Fabio Silva, heureux après avoir offert la victoire au Sporting: "Ma joie valait bien une carte"

Fabio Silva a encore bien aidé le Sporting, comme trois autres gamins de Neerpede.

Déjà sept buts. Sur les dix-huit inscrits par le Sporting cette saison. Fabio Silva (20 ans) est indispensable à l'équipe. Il est le leader technique et sa joie après son penalty traduisait bien le rôle important qu'il joue. "Je savais que j'allais prendre jaune en enlevant mon maillot (NdlR : et même son capteur data) mais ça en valait la peine. Avec l'émotion, tu peux faire ce genre de choses."

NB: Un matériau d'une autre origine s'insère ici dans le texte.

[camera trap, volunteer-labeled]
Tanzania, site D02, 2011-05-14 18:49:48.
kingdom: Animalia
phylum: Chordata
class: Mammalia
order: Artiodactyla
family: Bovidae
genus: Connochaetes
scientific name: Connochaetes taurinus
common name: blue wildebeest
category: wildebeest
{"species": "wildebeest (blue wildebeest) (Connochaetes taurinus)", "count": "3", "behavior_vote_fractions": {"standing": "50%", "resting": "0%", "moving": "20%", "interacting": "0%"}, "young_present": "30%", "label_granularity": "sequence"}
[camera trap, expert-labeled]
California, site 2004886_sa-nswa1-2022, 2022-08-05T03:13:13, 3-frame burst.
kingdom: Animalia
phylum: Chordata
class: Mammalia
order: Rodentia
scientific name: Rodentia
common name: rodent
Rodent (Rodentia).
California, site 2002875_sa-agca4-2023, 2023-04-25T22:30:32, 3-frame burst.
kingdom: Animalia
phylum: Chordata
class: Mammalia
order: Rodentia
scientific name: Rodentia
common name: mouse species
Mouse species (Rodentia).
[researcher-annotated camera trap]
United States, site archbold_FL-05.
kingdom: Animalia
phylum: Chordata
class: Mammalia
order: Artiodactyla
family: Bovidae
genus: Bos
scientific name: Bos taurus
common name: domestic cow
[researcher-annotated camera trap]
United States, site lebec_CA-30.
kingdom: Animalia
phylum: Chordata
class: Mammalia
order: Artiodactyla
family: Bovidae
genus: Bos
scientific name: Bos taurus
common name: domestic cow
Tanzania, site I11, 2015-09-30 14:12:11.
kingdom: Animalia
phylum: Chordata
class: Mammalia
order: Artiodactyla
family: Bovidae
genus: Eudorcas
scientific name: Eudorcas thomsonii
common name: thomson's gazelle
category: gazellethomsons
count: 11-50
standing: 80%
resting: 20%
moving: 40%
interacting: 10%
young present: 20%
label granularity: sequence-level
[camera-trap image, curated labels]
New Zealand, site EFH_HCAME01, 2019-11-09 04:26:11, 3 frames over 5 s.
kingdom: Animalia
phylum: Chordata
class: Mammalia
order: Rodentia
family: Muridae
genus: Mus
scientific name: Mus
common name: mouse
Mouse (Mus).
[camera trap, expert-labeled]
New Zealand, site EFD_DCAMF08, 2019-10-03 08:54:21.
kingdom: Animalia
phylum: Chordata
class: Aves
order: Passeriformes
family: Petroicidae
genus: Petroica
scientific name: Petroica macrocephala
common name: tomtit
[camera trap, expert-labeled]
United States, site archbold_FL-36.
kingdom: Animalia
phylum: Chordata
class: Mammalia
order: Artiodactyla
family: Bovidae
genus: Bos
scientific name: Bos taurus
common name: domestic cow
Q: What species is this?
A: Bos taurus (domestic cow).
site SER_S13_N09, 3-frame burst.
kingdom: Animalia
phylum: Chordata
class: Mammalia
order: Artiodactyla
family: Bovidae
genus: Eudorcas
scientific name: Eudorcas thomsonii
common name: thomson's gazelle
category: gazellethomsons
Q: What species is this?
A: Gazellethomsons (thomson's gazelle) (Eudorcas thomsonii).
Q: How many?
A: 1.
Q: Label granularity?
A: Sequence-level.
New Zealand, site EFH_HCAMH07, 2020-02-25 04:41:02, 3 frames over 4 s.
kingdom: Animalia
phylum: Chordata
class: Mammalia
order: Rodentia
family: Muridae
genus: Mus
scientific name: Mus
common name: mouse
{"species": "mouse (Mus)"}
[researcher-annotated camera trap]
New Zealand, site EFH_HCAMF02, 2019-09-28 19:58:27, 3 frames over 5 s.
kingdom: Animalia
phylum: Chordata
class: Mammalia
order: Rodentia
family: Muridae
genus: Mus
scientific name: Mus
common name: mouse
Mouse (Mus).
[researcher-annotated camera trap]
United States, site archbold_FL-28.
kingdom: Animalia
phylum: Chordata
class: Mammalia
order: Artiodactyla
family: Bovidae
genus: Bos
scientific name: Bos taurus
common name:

Tout n'a pas été rose pour autant pour l'avant-centre portugais. Il a accumulé de la frustration avant son but, surtout en première période avec de nombreuses courses dans le vide. "C'est parfois embêtant de ne pas avoir de bons ballons mais il faut toujours continuer à se battre. Je n'aime pas passer tout mon match à presser, je préfère rester près du ballon, mais c'est aussi mon job d'aider l'équipe. Marquer le penalty m'a fait du bien. Je n'ai pas douté. Quand je prends le ballon, je suis toujours convaincu que je vais marquer."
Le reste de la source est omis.